Голоса исчезают – музыка остается - стр. 50
А несколько позже, в ту пору, когда Карелин принял монашество, он случайно встретил Мазурина, перенёсшего два тяжёлых инфаркта. Гоги знал, что третий окажется смертельным.
– Я думаю, – сказал он Карелину, – ты хочешь спросить меня: остался ли я таким же безбожником, как прежде, или поверил в Бога? Пока отложим этот вопрос; я хочу сказать тебе о другом. Последнее время меня преследует мысль, которую я не могу отогнать: что находится за пределами видимого мира, там, выше звёзд? Я думаю, что не верю в Бога, но иногда мне кажется, что обманываю самого себя; я ловлю себя на том, что часто в разговоре стал произносить слово «Бог», а почему – не знаю сам.
Будущий архимандрит ответил:
– Потому что звёздное небо стало для тебя встречей с тайной.
Ушёл Мазурин очень рано и как-то незаметно…

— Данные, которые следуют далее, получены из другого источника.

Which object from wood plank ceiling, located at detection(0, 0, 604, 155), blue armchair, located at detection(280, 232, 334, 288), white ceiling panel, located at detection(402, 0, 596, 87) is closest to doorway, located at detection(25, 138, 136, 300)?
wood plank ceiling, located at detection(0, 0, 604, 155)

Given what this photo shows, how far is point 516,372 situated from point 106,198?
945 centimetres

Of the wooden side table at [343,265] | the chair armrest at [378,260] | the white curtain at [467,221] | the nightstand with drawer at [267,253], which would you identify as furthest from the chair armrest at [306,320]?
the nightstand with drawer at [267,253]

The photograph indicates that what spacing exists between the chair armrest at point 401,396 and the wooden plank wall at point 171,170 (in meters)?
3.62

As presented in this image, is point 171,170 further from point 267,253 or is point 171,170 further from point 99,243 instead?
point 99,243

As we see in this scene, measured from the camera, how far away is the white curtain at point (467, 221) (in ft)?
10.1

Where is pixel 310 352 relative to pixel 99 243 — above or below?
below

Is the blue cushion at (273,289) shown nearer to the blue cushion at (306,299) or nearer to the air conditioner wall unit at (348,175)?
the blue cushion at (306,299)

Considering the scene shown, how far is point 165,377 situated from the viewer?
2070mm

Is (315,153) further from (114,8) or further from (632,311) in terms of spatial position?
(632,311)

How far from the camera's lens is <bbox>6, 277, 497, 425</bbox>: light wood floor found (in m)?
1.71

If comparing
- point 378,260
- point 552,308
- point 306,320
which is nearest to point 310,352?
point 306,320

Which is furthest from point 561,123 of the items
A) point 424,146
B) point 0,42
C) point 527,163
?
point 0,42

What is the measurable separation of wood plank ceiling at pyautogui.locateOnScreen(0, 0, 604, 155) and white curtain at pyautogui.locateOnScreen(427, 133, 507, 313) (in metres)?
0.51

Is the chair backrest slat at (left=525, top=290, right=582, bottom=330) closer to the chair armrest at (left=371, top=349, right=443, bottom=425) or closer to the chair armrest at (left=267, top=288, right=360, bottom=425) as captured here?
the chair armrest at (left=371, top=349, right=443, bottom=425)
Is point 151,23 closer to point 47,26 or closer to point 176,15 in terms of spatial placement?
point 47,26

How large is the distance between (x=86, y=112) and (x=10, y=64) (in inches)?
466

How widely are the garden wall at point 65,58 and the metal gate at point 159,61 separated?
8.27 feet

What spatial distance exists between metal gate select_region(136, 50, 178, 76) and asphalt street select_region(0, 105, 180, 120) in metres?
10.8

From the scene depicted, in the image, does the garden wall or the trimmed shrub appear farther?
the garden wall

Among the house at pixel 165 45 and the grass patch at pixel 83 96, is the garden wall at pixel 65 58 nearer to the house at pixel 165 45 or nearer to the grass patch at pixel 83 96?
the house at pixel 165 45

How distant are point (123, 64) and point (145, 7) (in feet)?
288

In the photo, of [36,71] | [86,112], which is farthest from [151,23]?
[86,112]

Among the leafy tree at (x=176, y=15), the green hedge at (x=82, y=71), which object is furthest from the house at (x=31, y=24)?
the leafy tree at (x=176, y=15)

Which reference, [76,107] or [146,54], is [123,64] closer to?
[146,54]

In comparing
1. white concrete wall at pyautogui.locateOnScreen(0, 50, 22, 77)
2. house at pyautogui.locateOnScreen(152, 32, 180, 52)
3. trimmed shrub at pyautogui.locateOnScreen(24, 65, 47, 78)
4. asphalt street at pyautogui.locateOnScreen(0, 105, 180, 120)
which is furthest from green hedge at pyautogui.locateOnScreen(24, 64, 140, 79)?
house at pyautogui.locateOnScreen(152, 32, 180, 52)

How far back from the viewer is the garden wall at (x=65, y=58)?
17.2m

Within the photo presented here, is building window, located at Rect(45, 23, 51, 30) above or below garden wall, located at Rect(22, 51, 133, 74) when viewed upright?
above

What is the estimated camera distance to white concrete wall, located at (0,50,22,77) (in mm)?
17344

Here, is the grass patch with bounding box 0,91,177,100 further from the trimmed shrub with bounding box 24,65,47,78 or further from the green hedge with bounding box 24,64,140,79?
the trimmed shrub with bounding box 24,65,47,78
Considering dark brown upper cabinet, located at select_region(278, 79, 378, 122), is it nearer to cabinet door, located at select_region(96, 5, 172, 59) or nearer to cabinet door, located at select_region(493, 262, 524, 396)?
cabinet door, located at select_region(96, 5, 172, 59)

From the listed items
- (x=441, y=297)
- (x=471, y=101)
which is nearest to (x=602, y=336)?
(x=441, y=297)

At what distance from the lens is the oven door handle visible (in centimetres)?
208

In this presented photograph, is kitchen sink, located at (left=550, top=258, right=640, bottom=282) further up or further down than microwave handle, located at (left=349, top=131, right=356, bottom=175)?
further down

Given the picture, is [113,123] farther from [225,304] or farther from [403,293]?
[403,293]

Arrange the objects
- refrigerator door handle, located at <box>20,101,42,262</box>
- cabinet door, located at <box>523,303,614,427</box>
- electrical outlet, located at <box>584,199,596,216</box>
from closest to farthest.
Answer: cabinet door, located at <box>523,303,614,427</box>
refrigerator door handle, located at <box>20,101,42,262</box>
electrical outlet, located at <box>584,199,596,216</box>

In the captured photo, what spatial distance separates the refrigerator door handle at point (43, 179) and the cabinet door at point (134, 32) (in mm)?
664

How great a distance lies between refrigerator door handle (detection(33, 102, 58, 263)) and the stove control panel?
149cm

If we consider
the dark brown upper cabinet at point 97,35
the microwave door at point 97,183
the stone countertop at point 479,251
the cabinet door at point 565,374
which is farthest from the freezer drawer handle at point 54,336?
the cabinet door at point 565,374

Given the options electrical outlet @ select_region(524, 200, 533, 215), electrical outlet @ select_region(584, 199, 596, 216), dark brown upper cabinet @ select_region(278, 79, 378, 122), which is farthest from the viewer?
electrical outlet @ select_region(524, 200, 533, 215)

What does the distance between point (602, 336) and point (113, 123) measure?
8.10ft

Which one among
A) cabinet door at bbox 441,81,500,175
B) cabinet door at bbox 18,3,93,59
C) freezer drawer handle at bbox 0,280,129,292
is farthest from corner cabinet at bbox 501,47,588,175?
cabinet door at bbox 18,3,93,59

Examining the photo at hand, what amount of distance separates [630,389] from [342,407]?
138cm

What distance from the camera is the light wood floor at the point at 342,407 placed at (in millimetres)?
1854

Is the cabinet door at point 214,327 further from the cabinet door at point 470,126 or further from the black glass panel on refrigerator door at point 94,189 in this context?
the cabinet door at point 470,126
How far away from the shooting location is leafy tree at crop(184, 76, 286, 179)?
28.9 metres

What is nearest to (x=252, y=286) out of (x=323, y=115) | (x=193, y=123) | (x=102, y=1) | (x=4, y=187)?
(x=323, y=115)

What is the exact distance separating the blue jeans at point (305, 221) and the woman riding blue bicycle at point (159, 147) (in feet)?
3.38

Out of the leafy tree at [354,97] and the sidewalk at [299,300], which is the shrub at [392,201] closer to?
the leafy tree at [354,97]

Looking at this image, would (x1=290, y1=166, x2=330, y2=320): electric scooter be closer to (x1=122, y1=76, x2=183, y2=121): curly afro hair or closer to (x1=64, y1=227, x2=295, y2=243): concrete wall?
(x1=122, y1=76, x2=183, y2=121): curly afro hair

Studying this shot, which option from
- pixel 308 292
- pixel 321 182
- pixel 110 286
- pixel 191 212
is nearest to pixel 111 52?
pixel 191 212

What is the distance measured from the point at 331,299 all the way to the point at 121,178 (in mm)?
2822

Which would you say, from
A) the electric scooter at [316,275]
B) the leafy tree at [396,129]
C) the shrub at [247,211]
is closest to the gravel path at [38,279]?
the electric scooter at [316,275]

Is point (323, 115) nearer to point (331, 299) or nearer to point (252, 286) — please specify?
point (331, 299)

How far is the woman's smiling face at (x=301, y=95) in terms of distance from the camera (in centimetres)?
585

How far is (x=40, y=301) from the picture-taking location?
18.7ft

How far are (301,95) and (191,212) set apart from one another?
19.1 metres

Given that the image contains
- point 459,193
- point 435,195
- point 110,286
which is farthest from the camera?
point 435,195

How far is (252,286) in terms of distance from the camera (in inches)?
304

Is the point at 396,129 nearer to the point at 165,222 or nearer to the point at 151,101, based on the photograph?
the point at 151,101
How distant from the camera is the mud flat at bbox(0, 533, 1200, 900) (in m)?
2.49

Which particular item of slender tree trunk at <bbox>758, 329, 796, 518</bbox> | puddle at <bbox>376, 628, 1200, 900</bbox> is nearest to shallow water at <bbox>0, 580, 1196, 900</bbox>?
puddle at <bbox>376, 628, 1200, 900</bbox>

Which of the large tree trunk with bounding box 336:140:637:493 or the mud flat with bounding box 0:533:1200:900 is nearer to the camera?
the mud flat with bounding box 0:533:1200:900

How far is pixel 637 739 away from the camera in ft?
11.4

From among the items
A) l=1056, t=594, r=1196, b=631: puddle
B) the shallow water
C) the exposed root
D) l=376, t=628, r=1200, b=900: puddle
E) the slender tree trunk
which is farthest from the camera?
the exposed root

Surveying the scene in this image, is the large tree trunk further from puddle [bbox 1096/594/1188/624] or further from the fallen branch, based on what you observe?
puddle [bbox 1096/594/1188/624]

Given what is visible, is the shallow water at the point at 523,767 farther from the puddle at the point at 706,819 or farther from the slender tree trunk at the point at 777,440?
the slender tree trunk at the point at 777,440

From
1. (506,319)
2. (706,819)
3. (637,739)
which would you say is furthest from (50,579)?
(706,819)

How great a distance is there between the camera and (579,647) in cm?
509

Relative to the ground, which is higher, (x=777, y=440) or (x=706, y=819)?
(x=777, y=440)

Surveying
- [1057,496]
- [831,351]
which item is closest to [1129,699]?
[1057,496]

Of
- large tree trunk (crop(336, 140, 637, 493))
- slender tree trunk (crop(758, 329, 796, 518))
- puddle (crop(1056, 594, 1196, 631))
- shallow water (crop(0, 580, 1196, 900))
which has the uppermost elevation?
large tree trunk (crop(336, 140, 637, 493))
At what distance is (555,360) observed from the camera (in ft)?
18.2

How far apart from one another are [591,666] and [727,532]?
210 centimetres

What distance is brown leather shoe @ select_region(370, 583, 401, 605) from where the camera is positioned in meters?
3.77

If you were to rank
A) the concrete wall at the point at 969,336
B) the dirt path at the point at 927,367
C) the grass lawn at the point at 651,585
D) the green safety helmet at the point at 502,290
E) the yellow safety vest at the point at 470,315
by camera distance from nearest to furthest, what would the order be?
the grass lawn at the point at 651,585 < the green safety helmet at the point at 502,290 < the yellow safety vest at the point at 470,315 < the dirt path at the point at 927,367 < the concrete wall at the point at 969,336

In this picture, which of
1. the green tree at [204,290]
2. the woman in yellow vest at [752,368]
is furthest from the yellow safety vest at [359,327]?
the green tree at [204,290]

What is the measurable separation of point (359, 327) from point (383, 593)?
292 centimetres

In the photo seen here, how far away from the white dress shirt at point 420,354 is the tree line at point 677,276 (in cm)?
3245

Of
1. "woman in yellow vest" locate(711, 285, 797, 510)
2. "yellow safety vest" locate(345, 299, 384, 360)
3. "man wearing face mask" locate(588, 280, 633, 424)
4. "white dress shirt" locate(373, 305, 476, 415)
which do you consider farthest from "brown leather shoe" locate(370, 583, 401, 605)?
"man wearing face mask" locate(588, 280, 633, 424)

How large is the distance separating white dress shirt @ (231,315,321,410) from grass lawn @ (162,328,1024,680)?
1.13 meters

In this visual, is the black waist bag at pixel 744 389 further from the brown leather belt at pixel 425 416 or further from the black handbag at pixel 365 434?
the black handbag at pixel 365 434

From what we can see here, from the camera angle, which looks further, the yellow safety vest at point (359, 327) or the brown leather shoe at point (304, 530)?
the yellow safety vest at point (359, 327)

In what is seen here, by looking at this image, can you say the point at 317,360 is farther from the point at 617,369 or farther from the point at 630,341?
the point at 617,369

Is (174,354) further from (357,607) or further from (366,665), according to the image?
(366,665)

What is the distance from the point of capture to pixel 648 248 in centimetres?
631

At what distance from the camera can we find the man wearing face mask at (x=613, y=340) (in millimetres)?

А когда пришла весть о его кончине, архимандрит написал: «Я узнал о смерти Георгия Мазурина из некролога, напечатанного от имени Союза писателей Грузии. Там были слова: „Он ушёл от нас, но с нами остались его стихи и полотна“. Я подумал: нет, он унёс с собой от вас ещё нечто сокровенное – предчувствие тайны вечности, о которой забыли вы. Нашёл ли он ответ на роковой вопрос, – что находится выше звёзд, – об этом знает только его последний спутник – ангел смерти. Может быть, в тот вечер, когда умер Мазурин, какой-нибудь ребёнок смотрел на небо и видел, как упала звездочка, блеснув и исчезнув во тьме».
Лучше не скажешь.
5
…Осень 1910 года, на пороге зимы. Газета «Киевские вести». В ней – объявление: «Малый театр Крамского. Сегодня, 29 ноября, «Остров искусства» – вечер современной поэзии сотрудников журна лов «Аполлон», «Остров» и др. Михаила Кузмина, графа Ал. Н. Толстого, П. Потемкина и Н. Гумилева при участии Ольги Форш, Вл. Эльснера, К. Л. Соколовой, Л. Д. Рындиной и др. Гг. Яновские и г-н Аргамаков от участия в вечере в последний день отказались, и устроители долгом считают о том уведомить, прося желающих получить обратно деньги в кассе театра. Начало – ровно в 8 1/2 ч. вечера». Инициатором и организатором вечера был герой этого очерка Владимир Яковлевич Эльснер, чья молодость подобна авантюрному роману. Во многом, говорил он, я равнялся (может, невольно) на своего кумира – Гумилёва, чья строфа из «Романтических цветов» стала для него чем-то вроде творческого маяка: «“Что ты видишь во взоре моём, в этом бледно мерцающем взоре?“ – „Я в нём вижу глубокое море с потонувшим большим кораблём“». Что-то притягивало этих непохожих людей друг к другу; тут была не одна лишь привязанность амбициозного киевлянина Эльснера к создателю школы акмеизма. По свидетельству вдовы поэта Бенедикта Лившица Екатерины Константиновны, Эльснер познакомился с Гумилёвым в 1909 году в Киеве в салоне-мастерской Александры Экстер, русско-фран цузской художницы-авангардистки, дружившей с Пабло Пикассо и Гийомом Аполлинером. В её доме по Университетской улице, 6, часто бывала Анна Ахматова, тогда ещё Аня Горенко, чьи огромные сине-зелёные глаза и, как многие говорили, горбоносый патрицианский профиль заставили художницу взяться за портрет молодой поэтессы. В знак признательности и памяти возникло посвящённое художнице стихотворение «Старый портрет», в котором обращают на себя внимание строки, словно сказанные самой себе: «И для кого твои жуткие губы стали смертельной отравой?» В них – явный намёк на нескладные отношения между Ахматовой и Гумилёвым. Его стихи ею были приняты, а он сам не раз отвергался. Эту драму Эльснер наблюдал вблизи, сочувствуя приятелю, доведённому чуть ли не до попытки самоубийства.